# [What this task involves]
Reproduce the material below verbatim, line by line, and leave the pictures out of your answer.
= Beginning of Section =
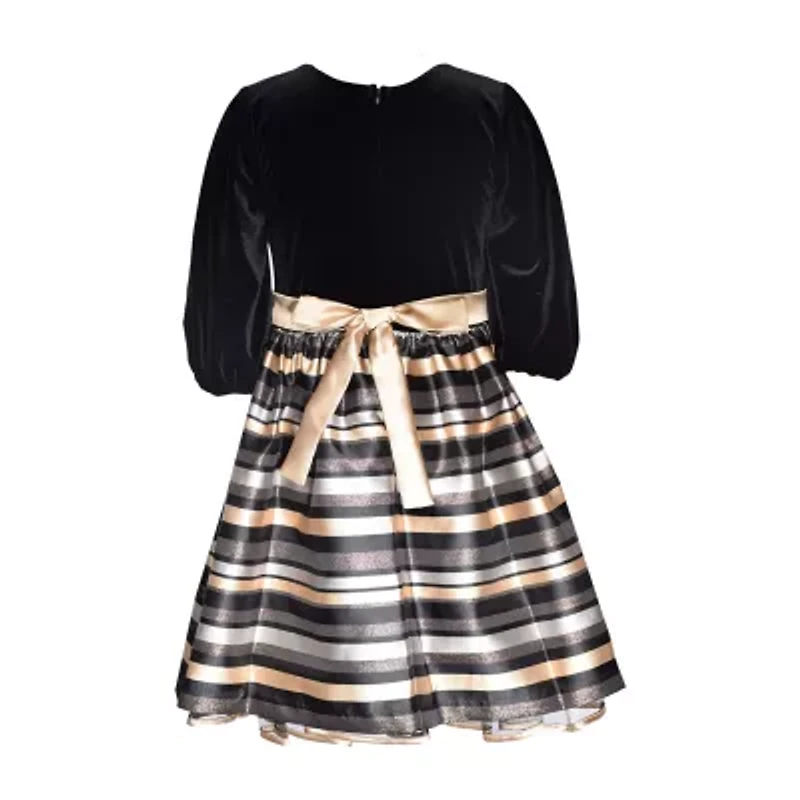 Bonnie Jean Little & Big Kid Girls 3/4 Sleeve Puffed Velvet Fit + Flare Dress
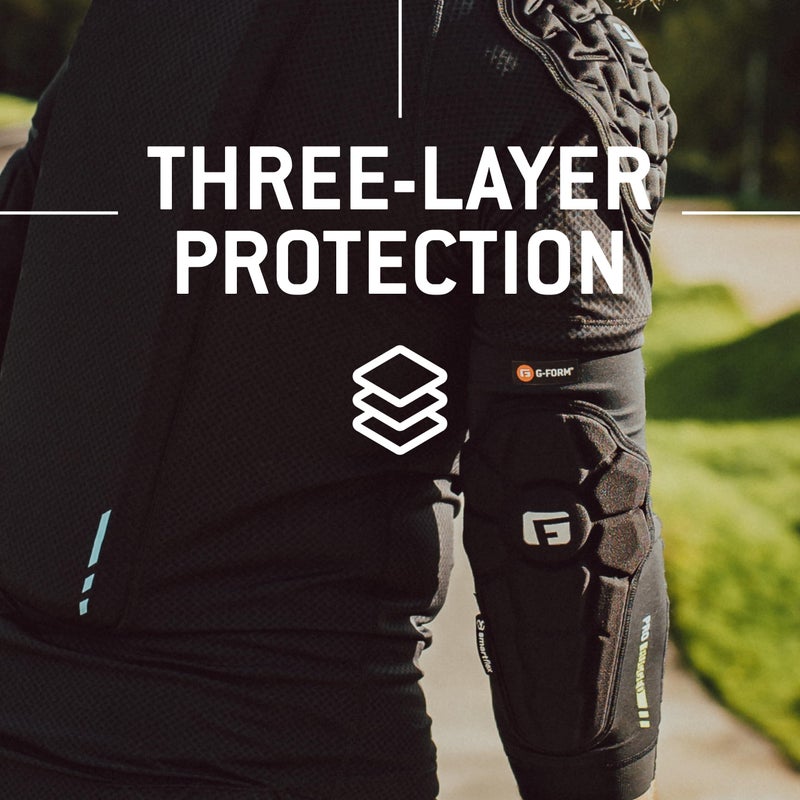 G-Form حراس الكوع G-Form Pro-Rugged 2 MTB - أكمام كوع ضغط قابلة للتنفس - حراس كوع لركوب الدراجات الجبلية، وركوب الدراجات والمزيد - وسادات كوع واقية للرياضيين - أسود، حجم XL للبالغين - Image 2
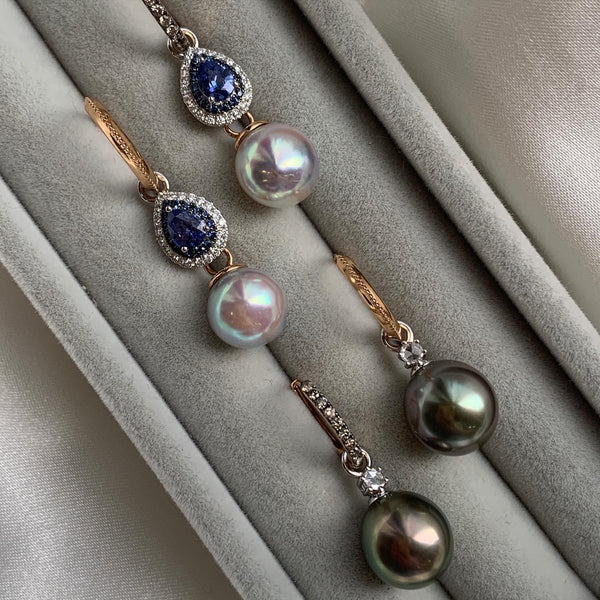 INFINITY ・18K WHITE GOLD SAPPHIRE/ PEARL & DIAMOND EARRINGS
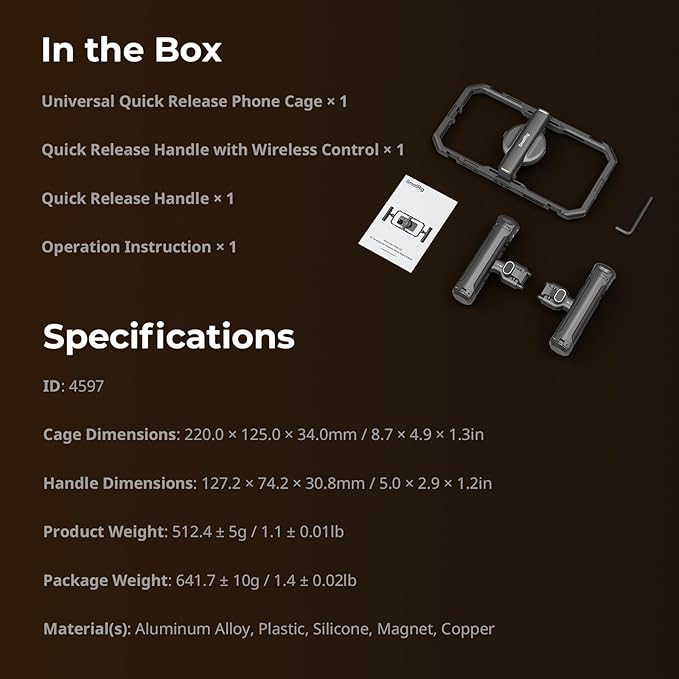 SmallRig Universal Quick Release Phone Cage Kit Basic, Aluminum Smartphone Video Rig Kit with Wireless Control Dual Handles and Phone Clip, for MagSafe, for iPhone 17 16 15 for Samsung for Pixel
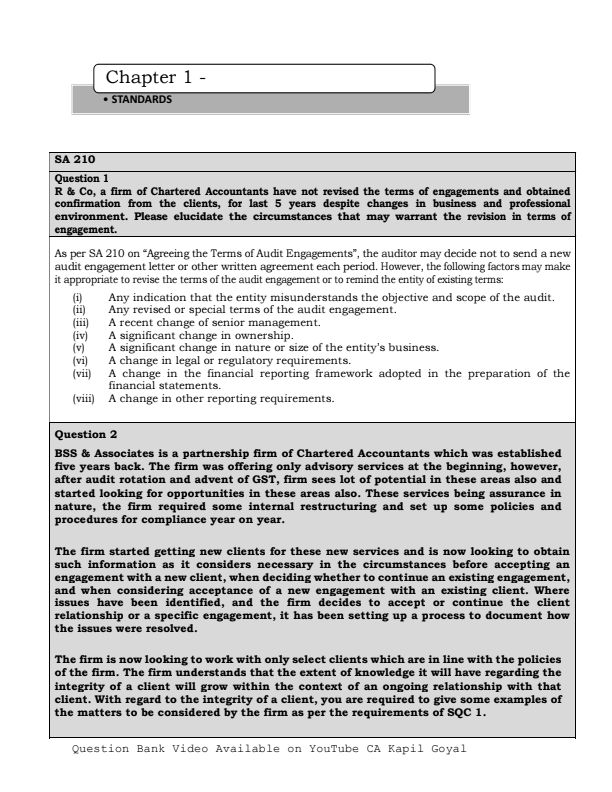 AUDIT QUESTIONS BANK ( MAY 24 ) 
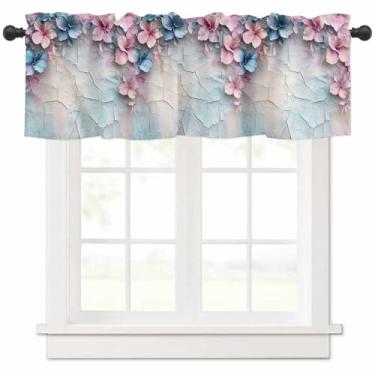 Imagem de Cortinas de janela sanefas, flor azul rosa verão primavera haste bolso cortina curta para cozinha, quarto, sala de estar, café, 1 painel, textura vintage 137 x 45 cm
= End of Section =
# [Task response]
 Bonnie Jean Little & Big Kid Girls 3/4 Sleeve Puffed Velvet Fit + Flare Dress
 G-Form حراس الكوع G-Form Pro-Rugged 2 MTB - أكمام كوع ضغط قابلة للتنفس - حراس كوع لركوب الدراجات الجبلية، وركوب الدراجات والمزيد - وسادات كوع واقية للرياضيين - أسود، حجم XL للبالغين - Image 2
 INFINITY ・18K WHITE GOLD SAPPHIRE/ PEARL & DIAMOND EARRINGS
 SmallRig Universal Quick Release Phone Cage Kit Basic, Aluminum Smartphone Video Rig Kit with Wireless Control Dual Handles and Phone Clip, for MagSafe, for iPhone 17 16 15 for Samsung for Pixel
 AUDIT QUESTIONS BANK ( MAY 24 ) 
 Imagem de Cortinas de janela sanefas, flor azul rosa verão primavera haste bolso cortina curta para cozinha, quarto, sala de estar, café, 1 painel, textura vintage 137 x 45 cm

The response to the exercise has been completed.